Moneybox

The New Kindle Fire and Amazon’s Amazing Business Model

Amazon unveiled some new tablets today and damn they’re cheap:

The new 7 inch Kindle Fire HD will cost $199 and will be available next week. The slightly larger version will cost $299 and ship on November 20th and yet another version, with 4G LTE wireless will cost $499 with a 49.99 per year data plan. “A year ago we were content to have the best tablet at this price,” Bezos said. “This year we want to have the best tablet at any price.”

By contrast, the cheapest LTE-enabled iPad costs $629. The LTE Fire is an inferior product along a number of dimensions to the LTE iPad, but there’s no getting around the fact that this is a tremendous bargain. And, indeed, the Amazon ecosystem is full of tremendous bargains. That’s in part because the company’s run well, but it’s largely accounted for by the fact that Amazon’s profit margins are thin. And good for them. Thin margins are a huge win for consumers.

But what’s weird about this is that Amazon doesn’t seem to pay a penalty in financial markets for these thin margins.

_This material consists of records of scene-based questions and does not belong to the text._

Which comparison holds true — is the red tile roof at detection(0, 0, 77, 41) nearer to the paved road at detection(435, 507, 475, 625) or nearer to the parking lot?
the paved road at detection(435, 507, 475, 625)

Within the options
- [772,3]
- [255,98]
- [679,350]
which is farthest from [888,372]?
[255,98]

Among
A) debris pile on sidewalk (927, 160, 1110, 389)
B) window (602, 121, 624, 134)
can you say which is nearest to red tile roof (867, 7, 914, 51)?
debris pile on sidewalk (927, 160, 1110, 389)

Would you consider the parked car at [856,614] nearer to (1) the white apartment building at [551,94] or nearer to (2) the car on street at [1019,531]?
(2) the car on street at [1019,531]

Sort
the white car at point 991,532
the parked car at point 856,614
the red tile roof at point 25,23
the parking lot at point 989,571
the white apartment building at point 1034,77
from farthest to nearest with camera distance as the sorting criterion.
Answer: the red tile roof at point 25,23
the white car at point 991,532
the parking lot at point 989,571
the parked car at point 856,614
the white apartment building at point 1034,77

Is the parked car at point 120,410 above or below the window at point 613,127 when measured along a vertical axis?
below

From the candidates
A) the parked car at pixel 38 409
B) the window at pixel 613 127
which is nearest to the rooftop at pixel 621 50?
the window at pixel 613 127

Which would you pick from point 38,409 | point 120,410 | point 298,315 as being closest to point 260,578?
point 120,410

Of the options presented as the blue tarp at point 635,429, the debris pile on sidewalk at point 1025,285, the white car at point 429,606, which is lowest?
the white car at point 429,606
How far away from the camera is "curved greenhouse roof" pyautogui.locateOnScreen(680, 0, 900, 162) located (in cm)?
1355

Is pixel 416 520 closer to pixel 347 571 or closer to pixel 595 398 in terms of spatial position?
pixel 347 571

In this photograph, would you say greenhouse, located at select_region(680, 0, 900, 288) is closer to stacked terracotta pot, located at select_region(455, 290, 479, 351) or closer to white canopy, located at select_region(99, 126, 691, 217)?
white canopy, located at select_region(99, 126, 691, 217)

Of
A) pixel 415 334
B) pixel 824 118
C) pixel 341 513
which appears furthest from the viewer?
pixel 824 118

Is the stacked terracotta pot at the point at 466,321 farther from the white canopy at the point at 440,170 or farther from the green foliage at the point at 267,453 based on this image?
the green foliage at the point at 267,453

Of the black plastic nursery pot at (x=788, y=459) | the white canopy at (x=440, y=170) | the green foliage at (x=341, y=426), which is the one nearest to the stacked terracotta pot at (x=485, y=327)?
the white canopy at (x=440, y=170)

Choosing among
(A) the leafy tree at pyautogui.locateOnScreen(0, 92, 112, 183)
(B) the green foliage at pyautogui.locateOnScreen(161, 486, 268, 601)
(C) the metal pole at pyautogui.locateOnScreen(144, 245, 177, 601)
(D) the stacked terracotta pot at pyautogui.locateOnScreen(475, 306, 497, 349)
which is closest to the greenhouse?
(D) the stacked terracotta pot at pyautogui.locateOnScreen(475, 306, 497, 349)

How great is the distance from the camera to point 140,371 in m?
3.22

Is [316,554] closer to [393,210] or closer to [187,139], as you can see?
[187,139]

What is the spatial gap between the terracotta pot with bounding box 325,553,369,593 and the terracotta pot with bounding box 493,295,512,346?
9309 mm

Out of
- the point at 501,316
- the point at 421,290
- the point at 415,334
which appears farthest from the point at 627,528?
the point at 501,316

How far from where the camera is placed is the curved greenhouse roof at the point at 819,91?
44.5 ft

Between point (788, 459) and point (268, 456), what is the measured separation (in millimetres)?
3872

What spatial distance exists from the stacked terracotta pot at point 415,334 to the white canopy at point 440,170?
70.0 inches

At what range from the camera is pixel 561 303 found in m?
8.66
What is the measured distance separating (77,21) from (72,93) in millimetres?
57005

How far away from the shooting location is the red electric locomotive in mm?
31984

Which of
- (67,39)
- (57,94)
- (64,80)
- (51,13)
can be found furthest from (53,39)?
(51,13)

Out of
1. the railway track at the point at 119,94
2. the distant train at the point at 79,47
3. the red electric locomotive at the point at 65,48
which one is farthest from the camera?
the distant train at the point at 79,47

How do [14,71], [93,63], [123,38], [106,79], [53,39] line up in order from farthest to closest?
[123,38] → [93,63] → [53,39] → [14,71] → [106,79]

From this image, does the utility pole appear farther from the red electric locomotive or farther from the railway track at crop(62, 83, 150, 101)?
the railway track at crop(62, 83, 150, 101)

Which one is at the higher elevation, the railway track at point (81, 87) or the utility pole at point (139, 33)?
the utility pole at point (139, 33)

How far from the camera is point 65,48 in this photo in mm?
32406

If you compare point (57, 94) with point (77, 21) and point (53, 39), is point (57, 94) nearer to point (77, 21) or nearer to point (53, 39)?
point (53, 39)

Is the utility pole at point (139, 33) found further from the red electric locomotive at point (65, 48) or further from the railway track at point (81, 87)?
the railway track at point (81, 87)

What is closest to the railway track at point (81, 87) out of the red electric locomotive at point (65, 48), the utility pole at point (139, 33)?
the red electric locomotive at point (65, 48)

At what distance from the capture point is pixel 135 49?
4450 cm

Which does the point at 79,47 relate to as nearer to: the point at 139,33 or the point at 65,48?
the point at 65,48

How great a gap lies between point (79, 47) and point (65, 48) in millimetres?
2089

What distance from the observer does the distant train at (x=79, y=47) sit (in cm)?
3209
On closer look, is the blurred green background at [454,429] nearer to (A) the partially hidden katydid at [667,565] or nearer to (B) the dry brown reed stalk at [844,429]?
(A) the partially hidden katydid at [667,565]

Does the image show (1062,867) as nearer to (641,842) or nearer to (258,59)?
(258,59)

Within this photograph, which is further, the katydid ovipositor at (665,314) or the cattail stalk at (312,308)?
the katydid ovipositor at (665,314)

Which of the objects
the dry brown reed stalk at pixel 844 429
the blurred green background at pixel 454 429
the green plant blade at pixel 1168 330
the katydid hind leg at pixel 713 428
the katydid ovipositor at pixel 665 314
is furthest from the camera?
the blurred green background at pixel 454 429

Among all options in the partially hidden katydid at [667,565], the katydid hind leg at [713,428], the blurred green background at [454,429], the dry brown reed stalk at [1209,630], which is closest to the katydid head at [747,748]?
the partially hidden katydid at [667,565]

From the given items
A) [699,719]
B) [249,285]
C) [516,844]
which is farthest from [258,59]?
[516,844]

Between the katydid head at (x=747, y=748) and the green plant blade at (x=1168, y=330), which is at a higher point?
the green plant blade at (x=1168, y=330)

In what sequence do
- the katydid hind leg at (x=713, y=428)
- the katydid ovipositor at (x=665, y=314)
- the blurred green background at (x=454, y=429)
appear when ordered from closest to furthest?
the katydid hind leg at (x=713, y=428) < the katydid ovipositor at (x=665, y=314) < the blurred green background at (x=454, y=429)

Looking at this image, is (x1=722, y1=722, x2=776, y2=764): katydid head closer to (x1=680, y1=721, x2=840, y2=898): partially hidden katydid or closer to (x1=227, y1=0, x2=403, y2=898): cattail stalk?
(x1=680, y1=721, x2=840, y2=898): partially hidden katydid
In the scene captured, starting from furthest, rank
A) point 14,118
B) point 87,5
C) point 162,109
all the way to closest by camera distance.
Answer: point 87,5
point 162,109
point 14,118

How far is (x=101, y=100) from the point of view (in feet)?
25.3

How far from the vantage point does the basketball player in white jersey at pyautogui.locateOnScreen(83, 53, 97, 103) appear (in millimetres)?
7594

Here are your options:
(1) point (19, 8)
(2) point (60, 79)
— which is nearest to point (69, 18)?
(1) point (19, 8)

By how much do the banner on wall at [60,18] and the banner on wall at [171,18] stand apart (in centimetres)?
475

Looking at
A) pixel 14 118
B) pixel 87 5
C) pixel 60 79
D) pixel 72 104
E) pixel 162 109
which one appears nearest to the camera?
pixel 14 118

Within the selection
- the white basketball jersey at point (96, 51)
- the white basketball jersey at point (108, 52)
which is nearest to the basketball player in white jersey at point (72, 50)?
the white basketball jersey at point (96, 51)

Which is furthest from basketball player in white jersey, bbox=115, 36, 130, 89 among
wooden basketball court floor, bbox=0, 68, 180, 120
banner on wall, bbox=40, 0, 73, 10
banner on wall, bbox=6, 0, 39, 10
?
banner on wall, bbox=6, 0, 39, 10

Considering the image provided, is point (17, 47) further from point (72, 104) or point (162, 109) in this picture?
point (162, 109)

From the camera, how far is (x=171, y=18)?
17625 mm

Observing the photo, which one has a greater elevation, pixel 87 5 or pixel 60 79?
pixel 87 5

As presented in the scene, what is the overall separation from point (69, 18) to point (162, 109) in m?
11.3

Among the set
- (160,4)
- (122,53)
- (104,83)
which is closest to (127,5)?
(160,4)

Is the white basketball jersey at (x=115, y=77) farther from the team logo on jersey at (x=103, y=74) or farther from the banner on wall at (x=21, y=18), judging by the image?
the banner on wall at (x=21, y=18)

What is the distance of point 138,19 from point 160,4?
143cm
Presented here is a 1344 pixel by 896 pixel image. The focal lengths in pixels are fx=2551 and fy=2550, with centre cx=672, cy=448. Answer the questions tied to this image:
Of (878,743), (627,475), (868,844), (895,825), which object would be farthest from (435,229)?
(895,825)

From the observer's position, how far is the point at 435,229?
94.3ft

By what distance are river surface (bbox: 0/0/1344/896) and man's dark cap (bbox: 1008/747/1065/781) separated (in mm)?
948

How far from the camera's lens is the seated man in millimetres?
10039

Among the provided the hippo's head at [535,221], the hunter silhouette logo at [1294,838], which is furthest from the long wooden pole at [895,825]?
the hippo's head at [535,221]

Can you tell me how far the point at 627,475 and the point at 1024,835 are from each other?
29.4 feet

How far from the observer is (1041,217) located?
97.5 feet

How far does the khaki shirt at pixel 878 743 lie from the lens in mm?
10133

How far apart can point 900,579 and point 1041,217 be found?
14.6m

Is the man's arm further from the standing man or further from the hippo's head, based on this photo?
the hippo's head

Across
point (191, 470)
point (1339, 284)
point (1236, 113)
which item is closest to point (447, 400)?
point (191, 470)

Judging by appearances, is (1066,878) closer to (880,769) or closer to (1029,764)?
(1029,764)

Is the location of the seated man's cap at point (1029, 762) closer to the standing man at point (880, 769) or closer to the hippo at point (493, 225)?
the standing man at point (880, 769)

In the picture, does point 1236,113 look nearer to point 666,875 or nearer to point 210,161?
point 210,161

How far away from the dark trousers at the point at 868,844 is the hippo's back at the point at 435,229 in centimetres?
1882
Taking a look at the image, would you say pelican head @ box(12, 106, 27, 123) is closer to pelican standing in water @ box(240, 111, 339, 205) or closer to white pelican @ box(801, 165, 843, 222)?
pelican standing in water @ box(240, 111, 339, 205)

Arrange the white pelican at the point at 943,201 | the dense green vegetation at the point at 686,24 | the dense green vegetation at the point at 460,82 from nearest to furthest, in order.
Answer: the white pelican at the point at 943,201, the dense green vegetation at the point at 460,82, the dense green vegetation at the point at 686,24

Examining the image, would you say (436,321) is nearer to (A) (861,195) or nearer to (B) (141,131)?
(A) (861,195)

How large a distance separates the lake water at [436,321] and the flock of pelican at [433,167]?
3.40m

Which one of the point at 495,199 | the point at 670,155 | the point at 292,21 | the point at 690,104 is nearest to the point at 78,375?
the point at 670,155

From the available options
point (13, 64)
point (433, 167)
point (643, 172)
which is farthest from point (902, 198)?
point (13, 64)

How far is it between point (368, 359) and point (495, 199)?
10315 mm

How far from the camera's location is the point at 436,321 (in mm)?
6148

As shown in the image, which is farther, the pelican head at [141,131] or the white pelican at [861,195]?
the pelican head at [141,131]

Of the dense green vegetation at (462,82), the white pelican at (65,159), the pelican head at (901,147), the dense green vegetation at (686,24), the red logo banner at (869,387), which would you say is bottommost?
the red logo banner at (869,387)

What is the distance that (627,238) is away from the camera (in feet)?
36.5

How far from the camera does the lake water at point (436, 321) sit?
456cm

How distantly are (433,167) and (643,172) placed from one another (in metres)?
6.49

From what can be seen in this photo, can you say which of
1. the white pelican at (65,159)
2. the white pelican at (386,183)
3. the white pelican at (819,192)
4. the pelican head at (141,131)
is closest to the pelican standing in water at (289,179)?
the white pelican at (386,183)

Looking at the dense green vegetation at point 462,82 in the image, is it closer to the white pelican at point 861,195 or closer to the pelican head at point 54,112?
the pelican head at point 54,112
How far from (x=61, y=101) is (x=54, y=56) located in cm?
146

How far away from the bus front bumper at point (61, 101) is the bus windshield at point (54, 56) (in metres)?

Their stock has a price/earnings ratio of 309. A more typical number for a mature firm would be Apple’s ~15. Investors’ willingness to assume that Amazon will have amazing earnings growth in the future lets it get away with relatively modest profits in the present. That, in turn, lets it offer great deals to consumers. And as long as you have no actual skin in the game, it’s basically a big party. But will Amazon’s thin margins really let it grow so fast as to justify that lofty valuation? Maybe! But it seems risky to me. And it’s noteworthy that the company’s Amazon competes with—traditional retailers, now hardware makers—are not assessed so generously and that itself becomes a factor in the competition.